At the end of today’s session, we will have a book discussion of the five volume B.R. Ambedkar: The Quest for Justice. We have the privilege of having the editor of this highly important work, Aakash Singh Rathore, who will be in conversation with some brilliant contributors to the volume, Kancha Ilaiah, Kanchana Mahadevan and Matthew Baxter. This will be chaired by our own Meena Dhanda who is also a contributor to this amazing volume.

We have our keynote lecture tomorrow morning. AR Venkatachalapathy, the foremost historian of modern Tamil Nadu, will be speaking on “Denying and Defying Power: Periyar’s Approach to Politics”. It may be early in the morning for some of you, but I request our attendees to take the trouble to miss a bit of sleep for this lecture – you will gain a lot.

Let me thank the University of Wolverhampton for providing us the platform for this conference and our excellent technical support team, Elena and Mike, for assisting us. I also thank Lotika Singha and Partha Chakrabarty for their help and advice.

Now, the purpose of this conference as such is to have academic conversations on anti-caste thinkers across India. While Dr Ambedkar is almost universally known across India, some key anti-caste thinkers from the South may not be known in the North and likewise, some key anti-caste thinkers from the East may not be known in the West. We hope to facilitate stimulating intellectual conversations, in an atmosphere of respectful debate, among young and established scholars on these thinkers, their legacies and their impacts.

We humbly acknowledge in our endeavors that these anti-caste thinkers faced unimaginable hurdles in their times, and take due note that discussion of many of them was not prominent in intellectual debates for long.
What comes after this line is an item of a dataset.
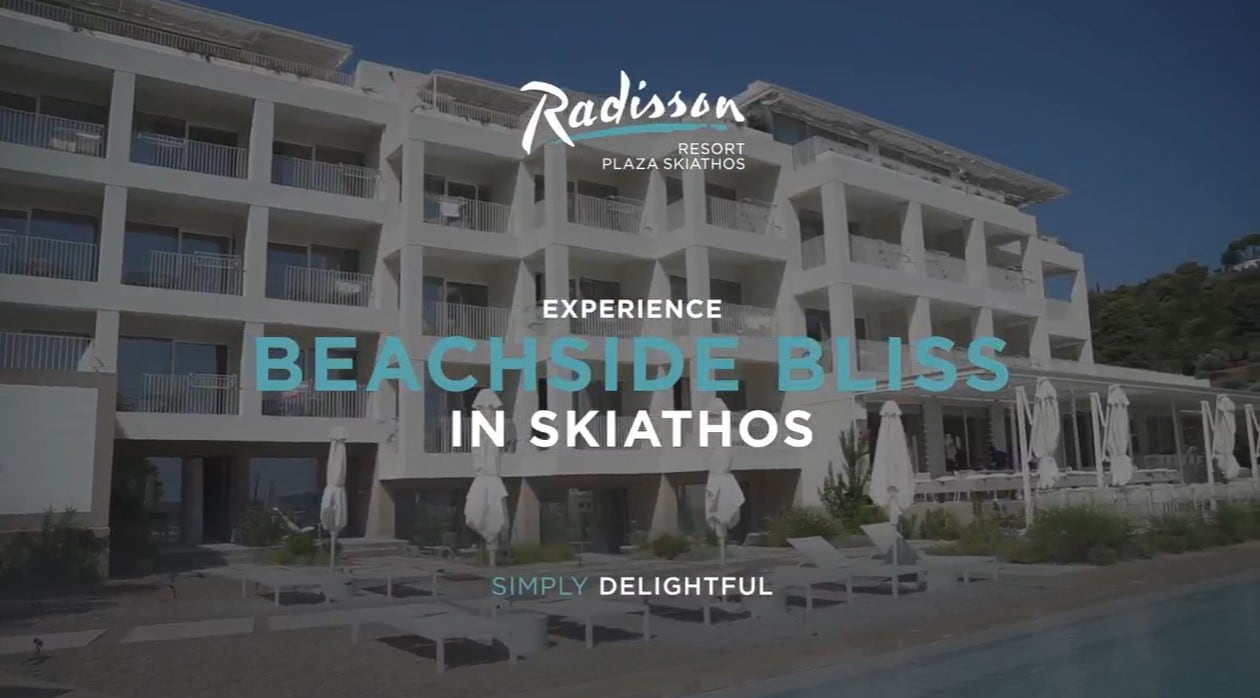 Marketing Campaigns MED - Skiathos Hotel Video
There were and are attempts at slandering such thinkers and silencing informed debates about them. Some attendees might remember the hatchet job called Worshipping False Gods by one right-wing journalist who used to be a prominent commentator in his time. This shoddy unacademic work cherry-picked quotes from Ambedkar to show him as a British collaborator and ‘anti-national’, whatever that means. As far as Periyar is concerned, there are similar attacks too, by caste supremacists of much lesser prominence and relevance. I am sure my friends here can identify such attacks on other anti-caste thinkers. I would say that good scholarship is the best response to such anti-intellectual attacks. Senior scholars in this conference today, like Dag Erik Berg, Meena Dhanda, and Scott Stroud have made significant contributions in taking Ambedkar to an international academic audience. The five volumes on BR Ambedkar edited by Aakash Singh Rathore are nothing short of historic. Scholarship on Periyar and the Dravidian Movement is robustly growing and has challenges and critical questions to face and I hope I will be dealing with them adequately in my own work. I am confident that our presenters here will also contribute to the growing academic literature on anti-caste thought. This conference is a good step in that direction.

I remember telling in a lecture I made in India several years back that these anti-caste thinkers from different parts of India were a constellation of heroes. We need to read them, read them separately, read them together, in comparison, in dialogue, in respectful difference, and ultimately, in synthesis, if at all we are to make sense of the social, political, religious and philosophical issues that we face today. I thank you all again for being here today. Let us now begin a great academic event!